▸ What is being asked:
Set down, word for word, the stretch of the passage on wine vintages below from "Because red wines" through "drinkable over time.".

▸ Reading text:
━━━━━━━━

Are older vintages always better than younger ones?

Contrary to what you may expect, most wines today are made for consumption while they are still young (within a year or two of the vintage on the label) and will not improve much over time.

With red wines, you can generally bank on an older vintage having more complexity and smoothness than a younger vintage, especially for age-worthy grapes, such as Cabernet Sauvignon, Merlot and blends containing these grapes.

Because red wines contain age-friendly tannins originating from contact with grape skins and stems, and from aging in oak barrels, they continue to develop and mature inside the bottle and become more drinkable over time.

Fine red wines that are more expensive than average usually will improve with age, whereas lower-priced wines are made for more immediate consumption — within months of their release.

The issue of vintage can be complex. There are wine vintage charts (available as a reference resource in many wine stores) that list wine regions around the world and rate each vintage year according to its quality, which is primarily determined by that year’s weather.

━━━━━━━━

▸ Collected data:
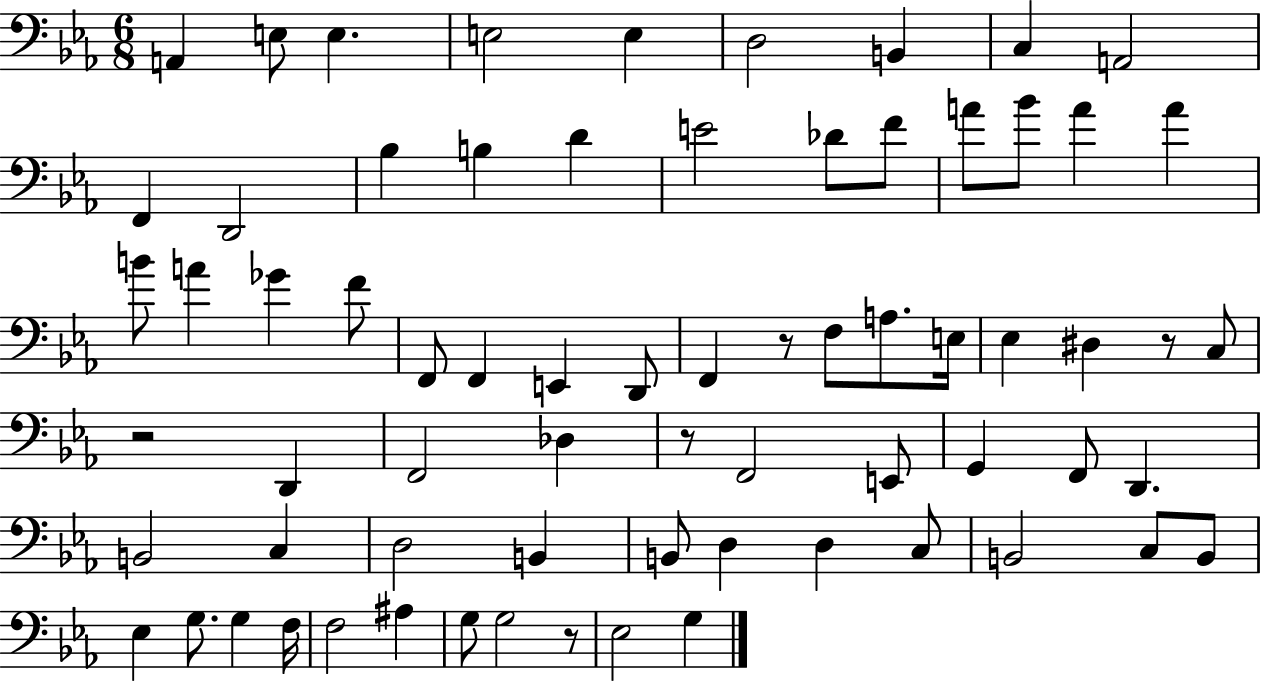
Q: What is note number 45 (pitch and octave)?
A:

━━━━━━━━

▸ Answer to this exercise:
Because red wines contain age-friendly tannins originating from contact with grape skins and stems, and from aging in oak barrels, they continue to develop and mature inside the bottle and become more drinkable over time.